[Task goal]
Please give the records starting at the line that contains "Among point (774, 32)" and ending at the line that contains "4. the cream painted tabletop at [353,1043]" as a two-column CSV with the columns text and answer, one row per record. Put each value in a single quoted field, with line breaks turned into spaces.

Items drawn from a data source:
(begin)

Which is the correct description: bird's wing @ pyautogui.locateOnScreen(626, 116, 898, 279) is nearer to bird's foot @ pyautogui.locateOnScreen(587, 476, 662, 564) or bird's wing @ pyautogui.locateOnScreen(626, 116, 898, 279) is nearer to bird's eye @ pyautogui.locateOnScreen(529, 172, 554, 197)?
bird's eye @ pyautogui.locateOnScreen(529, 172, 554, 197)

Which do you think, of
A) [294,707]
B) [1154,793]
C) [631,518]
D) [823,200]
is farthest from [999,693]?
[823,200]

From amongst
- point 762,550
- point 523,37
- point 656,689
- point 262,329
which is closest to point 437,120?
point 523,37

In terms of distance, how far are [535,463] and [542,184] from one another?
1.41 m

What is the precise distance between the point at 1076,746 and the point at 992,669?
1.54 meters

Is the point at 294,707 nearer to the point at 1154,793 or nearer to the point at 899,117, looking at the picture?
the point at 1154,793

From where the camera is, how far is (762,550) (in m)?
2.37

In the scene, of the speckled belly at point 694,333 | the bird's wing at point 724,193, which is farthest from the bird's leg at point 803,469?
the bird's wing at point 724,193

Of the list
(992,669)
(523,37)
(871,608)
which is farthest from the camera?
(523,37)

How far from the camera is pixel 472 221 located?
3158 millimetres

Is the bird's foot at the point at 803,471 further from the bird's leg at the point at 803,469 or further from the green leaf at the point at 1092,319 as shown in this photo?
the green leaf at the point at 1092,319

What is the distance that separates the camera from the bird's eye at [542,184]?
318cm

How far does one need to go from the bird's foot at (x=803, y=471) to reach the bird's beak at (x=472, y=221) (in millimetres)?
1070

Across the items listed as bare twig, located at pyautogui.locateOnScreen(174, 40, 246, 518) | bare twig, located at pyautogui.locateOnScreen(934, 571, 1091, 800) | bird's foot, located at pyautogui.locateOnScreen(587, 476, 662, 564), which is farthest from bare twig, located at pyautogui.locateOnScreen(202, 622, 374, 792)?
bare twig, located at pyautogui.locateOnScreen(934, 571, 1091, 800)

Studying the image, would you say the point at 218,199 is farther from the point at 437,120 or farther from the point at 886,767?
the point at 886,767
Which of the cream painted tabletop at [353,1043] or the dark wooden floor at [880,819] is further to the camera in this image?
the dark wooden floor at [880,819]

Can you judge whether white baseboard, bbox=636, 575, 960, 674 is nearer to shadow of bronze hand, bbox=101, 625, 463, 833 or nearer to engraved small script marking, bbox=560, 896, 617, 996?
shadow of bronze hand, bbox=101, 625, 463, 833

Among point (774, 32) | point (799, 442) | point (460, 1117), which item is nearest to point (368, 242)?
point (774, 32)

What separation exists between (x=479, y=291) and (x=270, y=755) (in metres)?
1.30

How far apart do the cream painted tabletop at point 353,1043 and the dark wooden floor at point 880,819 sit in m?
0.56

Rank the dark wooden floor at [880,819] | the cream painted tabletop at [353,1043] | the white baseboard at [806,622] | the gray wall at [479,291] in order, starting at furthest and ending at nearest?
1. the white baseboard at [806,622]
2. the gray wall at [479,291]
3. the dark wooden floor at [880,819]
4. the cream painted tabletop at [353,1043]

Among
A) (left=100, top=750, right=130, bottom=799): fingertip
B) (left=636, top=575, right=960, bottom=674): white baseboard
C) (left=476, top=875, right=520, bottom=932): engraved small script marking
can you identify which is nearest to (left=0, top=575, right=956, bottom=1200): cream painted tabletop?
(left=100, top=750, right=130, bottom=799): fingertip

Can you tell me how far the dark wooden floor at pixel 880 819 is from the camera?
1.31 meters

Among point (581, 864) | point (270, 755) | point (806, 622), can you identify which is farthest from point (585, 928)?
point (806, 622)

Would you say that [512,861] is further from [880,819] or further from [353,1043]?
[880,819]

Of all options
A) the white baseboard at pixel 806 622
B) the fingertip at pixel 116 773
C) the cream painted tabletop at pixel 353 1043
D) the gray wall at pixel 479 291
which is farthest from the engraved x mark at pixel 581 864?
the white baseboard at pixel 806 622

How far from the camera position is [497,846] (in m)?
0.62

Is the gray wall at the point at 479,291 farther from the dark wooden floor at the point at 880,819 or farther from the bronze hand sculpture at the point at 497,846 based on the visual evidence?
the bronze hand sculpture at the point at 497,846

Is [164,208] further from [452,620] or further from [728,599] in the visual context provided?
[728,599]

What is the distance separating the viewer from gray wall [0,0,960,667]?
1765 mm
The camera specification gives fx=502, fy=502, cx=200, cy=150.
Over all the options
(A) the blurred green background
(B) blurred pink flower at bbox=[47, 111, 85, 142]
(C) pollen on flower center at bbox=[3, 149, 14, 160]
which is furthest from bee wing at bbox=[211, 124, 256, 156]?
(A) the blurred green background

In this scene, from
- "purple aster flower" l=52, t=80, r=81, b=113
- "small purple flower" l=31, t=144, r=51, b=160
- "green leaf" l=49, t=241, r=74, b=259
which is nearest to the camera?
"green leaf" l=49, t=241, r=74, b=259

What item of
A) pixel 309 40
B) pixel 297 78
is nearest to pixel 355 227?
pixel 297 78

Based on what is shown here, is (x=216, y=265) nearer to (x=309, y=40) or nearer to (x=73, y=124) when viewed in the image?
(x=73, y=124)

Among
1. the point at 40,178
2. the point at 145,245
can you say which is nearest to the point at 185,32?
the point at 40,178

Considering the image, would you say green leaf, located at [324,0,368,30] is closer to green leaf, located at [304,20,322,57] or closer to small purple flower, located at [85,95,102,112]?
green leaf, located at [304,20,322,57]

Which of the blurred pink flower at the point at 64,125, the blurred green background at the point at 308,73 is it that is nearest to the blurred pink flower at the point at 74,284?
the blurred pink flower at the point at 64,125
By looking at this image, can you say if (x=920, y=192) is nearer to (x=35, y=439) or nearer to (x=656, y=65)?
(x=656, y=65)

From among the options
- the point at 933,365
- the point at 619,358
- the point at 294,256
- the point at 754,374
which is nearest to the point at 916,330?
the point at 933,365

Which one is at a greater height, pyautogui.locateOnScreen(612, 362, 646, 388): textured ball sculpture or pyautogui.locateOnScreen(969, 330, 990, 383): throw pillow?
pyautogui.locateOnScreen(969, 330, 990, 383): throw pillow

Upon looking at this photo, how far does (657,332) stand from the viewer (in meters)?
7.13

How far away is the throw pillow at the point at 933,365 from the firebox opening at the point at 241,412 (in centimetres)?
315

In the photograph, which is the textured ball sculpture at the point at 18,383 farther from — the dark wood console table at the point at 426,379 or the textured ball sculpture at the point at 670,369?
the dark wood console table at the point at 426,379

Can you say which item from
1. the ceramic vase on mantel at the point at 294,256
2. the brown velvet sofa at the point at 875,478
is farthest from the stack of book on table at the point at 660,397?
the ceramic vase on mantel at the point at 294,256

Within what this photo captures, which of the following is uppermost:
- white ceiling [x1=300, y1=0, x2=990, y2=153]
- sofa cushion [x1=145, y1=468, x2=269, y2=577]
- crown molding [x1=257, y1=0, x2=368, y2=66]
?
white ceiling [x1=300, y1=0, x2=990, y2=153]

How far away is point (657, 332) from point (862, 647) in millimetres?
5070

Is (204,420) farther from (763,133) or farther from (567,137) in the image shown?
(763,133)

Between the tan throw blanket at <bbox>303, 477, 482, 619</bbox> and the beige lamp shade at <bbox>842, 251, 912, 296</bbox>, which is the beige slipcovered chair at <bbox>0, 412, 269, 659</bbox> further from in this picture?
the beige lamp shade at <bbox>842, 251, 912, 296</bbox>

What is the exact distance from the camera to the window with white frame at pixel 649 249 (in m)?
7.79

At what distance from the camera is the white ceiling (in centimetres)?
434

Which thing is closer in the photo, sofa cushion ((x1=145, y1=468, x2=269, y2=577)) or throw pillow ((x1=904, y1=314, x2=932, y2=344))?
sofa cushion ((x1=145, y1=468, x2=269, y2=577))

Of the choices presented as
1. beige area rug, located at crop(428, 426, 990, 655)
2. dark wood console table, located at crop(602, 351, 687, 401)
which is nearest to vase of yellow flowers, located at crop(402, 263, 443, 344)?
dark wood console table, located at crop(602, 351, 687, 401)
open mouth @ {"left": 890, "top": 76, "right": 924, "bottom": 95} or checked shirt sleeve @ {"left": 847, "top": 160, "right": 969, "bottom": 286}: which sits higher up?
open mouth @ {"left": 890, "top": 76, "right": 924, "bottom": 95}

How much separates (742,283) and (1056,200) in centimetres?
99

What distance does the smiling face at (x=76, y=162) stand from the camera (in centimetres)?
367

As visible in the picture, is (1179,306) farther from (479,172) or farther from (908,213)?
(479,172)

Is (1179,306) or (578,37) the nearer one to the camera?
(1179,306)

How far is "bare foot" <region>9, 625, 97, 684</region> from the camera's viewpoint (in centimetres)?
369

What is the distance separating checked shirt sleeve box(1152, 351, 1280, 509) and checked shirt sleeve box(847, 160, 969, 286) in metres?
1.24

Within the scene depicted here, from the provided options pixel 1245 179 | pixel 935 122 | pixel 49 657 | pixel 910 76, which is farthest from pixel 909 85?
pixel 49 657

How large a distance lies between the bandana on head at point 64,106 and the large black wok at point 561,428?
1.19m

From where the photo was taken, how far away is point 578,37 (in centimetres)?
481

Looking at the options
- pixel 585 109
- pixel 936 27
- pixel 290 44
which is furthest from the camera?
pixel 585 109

(end)

[Complete answer]
text,answer
"Among point (774, 32) | point (799, 442) | point (460, 1117), which item is nearest to point (368, 242)?","point (774, 32)"
"What separation exists between (x=479, y=291) and (x=270, y=755) (in metres)?","1.30"
"How far apart do the cream painted tabletop at point 353,1043 and the dark wooden floor at point 880,819 sit in m?","0.56"
"Rank the dark wooden floor at [880,819] | the cream painted tabletop at [353,1043] | the white baseboard at [806,622] | the gray wall at [479,291] in order, starting at furthest and ending at nearest?","1. the white baseboard at [806,622] 2. the gray wall at [479,291] 3. the dark wooden floor at [880,819] 4. the cream painted tabletop at [353,1043]"